Как не похожа была эта рать на ту блестящую, воинственно настроенную, которой несколько месяцев тому назад, в ясный летний день, делал смотр «царевич»! Все краски будто потускнели; медь и сталь шлемов уже не горела жаром золота и серебра, и перья, тогда гордо развевавшиеся, размокли и уныло обвисли.
Не те и лица у польских воинов: угрюмые, почти озлобленные, они мало напоминают былые веселые мужественные физиономии. Этот «проклятый городишко», как называли раздраженные ляхи город, который хотели теперь взять приступом, был для всех этих панов чем-то вроде тумака после роскошного пира.
Им всем так хотелось поскорее быть в Москве, о богатстве которой они много наслышались, так хотелось поглядеть на голубоглазых, чернобровых затворниц-«москалек»; так хотелось засесть за веселый пир в блещущих золотом покоях московского царя и, в качестве царских сподвижников, дать полный простор для разгула всем своим мелким страстишкам — и вдруг такая неприятная задержка в виде какой-то жалкой крепостицы с сотнею-другою бородатых «москалей»! Было отчего раздражаться панам!
Если бы еще предстоял полевой бой — ну, тогда это было бы еще полгоря: почему не потешиться битвой для развлеченья? Ведь их легкая, хорошо обученная конница непременно смяла бы тяжелые толпы московцев. Бой был бы недолог, и ляхам приходилось бы только пожинать плоды легкой победы. Но тут иное дело. Во-первых, предстоял бой, где действовать на конях было невозможно, а лях на земле и тот же лях на коне были совершенно разными воинами. Во-первых, хорошо еще если дело окончится одним приступом, а если приступ не удастся? Потянется долгая, утомительная, скучная осада, придется дрожать от холода и мокнуть в шалашах, терпеть лишения — что могло быть в этом привлекательного?
Построилось войско совсем в ином порядке, чем на смотре: теперь впереди находилась «мужичья», как называли поляки, толпа, позади — польская конница и казаки.
«Мужичья» толпа не вполне заслужила это название. Правда, главную массу ее составляли холопы-лапотники и даже босяки, но немало было в ней и людей иных сословий.
Вон, например, впереди виднеется конная фигура молодого красавца, по-видимому, боярина; рядом с ним другой всадник, одетый попроще, должно быть, его холоп. Боярин не только не гнушается стоять бок о бок с «сермяжными людишками», но даже намерен идти на приступ именно в их рядах, а не в числе чванных ляхов и знатных русских изменников.

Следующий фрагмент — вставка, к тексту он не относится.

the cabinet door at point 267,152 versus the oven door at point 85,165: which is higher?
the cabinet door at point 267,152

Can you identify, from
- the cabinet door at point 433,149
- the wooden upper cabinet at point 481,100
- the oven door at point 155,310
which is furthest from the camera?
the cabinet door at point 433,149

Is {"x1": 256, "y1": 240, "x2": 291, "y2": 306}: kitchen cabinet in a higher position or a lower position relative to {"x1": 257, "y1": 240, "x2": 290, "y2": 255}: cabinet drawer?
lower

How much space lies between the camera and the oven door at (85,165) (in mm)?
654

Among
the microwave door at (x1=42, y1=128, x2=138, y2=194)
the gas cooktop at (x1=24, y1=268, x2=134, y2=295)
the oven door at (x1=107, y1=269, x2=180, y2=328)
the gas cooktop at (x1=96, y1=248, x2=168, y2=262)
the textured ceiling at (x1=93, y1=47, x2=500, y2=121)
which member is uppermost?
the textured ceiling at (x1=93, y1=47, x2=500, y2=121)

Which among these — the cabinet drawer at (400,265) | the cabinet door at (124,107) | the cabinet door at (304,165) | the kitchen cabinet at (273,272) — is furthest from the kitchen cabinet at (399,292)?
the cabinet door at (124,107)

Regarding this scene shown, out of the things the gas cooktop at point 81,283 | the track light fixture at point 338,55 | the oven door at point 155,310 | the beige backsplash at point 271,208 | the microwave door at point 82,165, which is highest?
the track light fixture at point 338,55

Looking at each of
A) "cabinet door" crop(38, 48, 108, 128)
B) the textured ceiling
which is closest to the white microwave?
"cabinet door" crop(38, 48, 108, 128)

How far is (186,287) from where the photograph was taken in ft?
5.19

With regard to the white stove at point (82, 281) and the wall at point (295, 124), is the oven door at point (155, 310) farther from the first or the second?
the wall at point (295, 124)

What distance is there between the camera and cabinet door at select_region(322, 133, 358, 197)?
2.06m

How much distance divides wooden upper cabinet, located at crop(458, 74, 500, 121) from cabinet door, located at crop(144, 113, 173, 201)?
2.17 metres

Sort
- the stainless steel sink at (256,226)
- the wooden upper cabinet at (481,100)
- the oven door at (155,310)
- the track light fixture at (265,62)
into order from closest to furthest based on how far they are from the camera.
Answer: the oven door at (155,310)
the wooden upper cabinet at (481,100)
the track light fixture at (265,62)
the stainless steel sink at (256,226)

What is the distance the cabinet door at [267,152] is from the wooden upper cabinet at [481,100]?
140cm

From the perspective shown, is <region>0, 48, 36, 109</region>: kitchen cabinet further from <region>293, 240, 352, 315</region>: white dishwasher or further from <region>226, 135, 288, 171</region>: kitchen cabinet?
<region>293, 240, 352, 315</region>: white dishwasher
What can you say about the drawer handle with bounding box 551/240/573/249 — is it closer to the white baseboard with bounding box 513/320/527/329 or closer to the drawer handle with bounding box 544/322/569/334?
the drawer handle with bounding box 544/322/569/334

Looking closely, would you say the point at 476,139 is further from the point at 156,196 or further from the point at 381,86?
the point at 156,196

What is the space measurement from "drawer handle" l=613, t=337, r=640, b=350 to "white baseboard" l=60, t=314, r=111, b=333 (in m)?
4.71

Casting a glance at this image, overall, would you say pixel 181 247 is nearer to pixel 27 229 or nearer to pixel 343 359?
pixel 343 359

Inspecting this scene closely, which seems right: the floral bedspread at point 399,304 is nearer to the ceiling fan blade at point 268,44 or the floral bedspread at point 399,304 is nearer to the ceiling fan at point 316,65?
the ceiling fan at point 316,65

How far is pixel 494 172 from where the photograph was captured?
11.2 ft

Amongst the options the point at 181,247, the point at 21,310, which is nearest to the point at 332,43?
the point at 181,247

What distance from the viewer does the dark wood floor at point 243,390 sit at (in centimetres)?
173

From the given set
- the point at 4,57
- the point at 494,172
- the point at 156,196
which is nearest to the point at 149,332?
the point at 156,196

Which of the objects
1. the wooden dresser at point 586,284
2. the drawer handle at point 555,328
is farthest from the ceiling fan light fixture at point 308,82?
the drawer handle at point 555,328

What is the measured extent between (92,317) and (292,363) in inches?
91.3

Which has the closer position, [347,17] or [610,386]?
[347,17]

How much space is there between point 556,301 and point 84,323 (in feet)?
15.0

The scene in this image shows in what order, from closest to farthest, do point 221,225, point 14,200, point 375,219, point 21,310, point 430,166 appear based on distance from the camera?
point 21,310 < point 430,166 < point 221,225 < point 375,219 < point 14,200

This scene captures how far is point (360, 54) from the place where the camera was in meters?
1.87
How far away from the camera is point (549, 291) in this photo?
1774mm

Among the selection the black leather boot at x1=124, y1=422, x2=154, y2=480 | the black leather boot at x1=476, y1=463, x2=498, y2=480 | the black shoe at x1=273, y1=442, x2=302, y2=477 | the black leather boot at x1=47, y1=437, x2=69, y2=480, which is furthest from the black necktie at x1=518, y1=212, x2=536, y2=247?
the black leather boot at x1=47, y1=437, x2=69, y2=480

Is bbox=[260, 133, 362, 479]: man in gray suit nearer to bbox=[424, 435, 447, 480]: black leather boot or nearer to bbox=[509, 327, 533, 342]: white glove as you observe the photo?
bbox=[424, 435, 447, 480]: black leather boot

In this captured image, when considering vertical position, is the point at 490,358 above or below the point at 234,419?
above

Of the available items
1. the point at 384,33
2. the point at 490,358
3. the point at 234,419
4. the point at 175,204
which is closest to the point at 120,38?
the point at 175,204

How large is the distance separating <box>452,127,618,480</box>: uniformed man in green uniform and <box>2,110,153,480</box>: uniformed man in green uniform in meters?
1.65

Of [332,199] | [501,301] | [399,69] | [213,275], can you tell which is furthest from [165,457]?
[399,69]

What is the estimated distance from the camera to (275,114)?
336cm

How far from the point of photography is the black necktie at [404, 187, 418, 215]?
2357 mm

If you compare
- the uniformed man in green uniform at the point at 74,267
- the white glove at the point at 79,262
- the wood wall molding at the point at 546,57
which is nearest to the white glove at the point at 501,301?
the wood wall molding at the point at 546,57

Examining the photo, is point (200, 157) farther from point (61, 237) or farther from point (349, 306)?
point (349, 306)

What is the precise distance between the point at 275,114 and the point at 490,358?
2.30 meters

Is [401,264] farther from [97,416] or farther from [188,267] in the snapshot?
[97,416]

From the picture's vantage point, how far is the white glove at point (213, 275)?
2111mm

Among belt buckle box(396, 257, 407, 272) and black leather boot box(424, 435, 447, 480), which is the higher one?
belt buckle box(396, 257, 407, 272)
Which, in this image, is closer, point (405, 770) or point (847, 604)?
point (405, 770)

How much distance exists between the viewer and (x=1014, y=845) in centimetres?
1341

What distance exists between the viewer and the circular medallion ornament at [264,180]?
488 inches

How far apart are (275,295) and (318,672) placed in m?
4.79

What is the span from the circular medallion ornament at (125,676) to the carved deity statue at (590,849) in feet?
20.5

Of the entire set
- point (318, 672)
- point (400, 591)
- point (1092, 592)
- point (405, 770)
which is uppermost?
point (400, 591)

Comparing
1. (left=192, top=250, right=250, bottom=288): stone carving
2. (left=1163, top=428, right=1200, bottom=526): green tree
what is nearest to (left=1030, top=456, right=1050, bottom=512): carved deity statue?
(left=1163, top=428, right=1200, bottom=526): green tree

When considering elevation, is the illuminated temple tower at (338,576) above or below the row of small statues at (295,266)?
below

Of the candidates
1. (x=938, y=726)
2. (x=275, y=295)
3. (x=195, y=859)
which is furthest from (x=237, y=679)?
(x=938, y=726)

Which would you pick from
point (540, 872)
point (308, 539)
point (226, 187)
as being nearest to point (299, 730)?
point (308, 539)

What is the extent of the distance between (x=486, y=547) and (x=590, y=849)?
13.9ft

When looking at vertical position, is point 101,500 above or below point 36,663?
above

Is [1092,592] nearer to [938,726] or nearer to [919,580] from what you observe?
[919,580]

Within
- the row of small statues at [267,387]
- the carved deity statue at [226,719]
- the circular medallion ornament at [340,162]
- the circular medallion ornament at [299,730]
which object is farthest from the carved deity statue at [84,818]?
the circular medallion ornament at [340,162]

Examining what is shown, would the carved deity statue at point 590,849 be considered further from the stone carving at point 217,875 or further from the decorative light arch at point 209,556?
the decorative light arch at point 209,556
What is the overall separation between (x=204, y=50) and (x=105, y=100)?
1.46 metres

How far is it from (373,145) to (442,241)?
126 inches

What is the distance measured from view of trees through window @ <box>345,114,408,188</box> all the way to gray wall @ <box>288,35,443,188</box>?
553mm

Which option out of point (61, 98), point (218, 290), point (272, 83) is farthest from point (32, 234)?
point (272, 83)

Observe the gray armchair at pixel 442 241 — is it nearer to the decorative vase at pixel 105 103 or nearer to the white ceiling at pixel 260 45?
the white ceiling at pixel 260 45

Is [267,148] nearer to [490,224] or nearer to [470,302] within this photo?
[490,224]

— Фомка, — говорит он холопу, — пора, пожалуй, спешиться: сейчас, надо думать, пойдем на приступ.
— А что ж, боярин, спешимся, — отвечает холоп.
И фигуры спрянувших с седла боярина и его слуги пропадают в массе люда.
«Серяки» топчутся на месте, глухо гудят. Слышатся отдельные выкрики.
— Уж мы пойдем ломить за нашего Димитрия Иваныча! Во! — потрясая дубинкой, кричит какой-нибудь босоногий ражий детина в продранном кафтане.
— Одно слово — горой! Не выдадим! — поддерживает его стоящий рядом с ним тщедушный мужичок с грязной жидкой бороденкой.
Ряды панов и казаков довольно тихи: там разговаривают сдержаннее.
— И какой дьявол заставил меня идти в этот проклятый поход! — ворчит себе под нос пан Чевашевский. — Проливать кровь за какого-то бродягу и за это получить, быть может, только знатный кукиш! Черт бы побрал и царевича, и всех москалей!
— Ну ты, пан, полагаю, немного крови прольешь, — насмешливо замечает ему стоящий рядом с ним Станислав Щерблитовский.
— Ого! Видно, ты меня еще не видал в битве, мальчик! Я — зверь, я — лев!
— В битве тебя, правда, не видал, но храбрость твою испытывал. Может быть, ты и зверь, только не лев. Знаешь, ведь и зайцы — тоже звери, — усмехаясь, говорит Щерблитовский.
— Дерзкий, глупый мальчишка! Жаль, что теперь нельзя, а то бы ты отведал моей сабли!
— Что ж? Можно ведь и потом. А? Что ты на это скажешь?
Но Чевашевский будто не слышал его и смотрел в сторону злобно сверкавшими глазами.
— Погоди! Уж я тебе отплачу! Выберу время! — шептал он.
Вдруг разом дрогнула и замерла вся рать Лжецаревича. Тихо, ни звука.
— Вперед! — раздался громкий возглас самозванца.
— Вперед! — подхватили отдельные голоса.